**The problem**
Can you retype all of the lines below word for word, leaving the pictures out?

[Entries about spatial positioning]
—————
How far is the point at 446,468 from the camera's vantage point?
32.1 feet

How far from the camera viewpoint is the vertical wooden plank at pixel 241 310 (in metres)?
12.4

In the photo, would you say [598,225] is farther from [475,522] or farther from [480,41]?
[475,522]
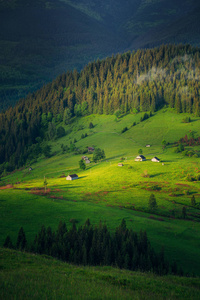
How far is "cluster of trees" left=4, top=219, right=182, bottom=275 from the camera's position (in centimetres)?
4878

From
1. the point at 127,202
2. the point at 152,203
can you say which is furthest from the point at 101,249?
the point at 127,202

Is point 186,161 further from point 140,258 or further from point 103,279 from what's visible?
point 103,279

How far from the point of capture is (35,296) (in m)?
16.1

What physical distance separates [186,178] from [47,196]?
65.0m

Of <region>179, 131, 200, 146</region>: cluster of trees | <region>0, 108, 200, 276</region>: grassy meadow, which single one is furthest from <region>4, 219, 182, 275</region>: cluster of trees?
—————
**Exercise solution**
How far is the point at 446,468 from the camera's vantage point?
32.1 feet

How far from the camera viewpoint is the vertical wooden plank at pixel 241 310 (in metres)?
12.4

In the photo, would you say [598,225] is farther from [475,522] or farther from [480,41]?
[475,522]
How far is "cluster of trees" left=4, top=219, right=182, bottom=275 from the camera's position (in centimetres)?
4878

From
1. the point at 127,202
2. the point at 152,203
can you say which is furthest from the point at 101,249?
the point at 127,202

Is point 186,161 further from point 140,258 or further from point 103,279 from what's visible?
point 103,279

How far from the point of capture is (35,296) (in m)?
16.1

What physical distance separates [186,178] from [47,196]?
65.0m

Of <region>179, 131, 200, 146</region>: cluster of trees | <region>0, 108, 200, 276</region>: grassy meadow, which single one is furthest from <region>4, 219, 182, 275</region>: cluster of trees?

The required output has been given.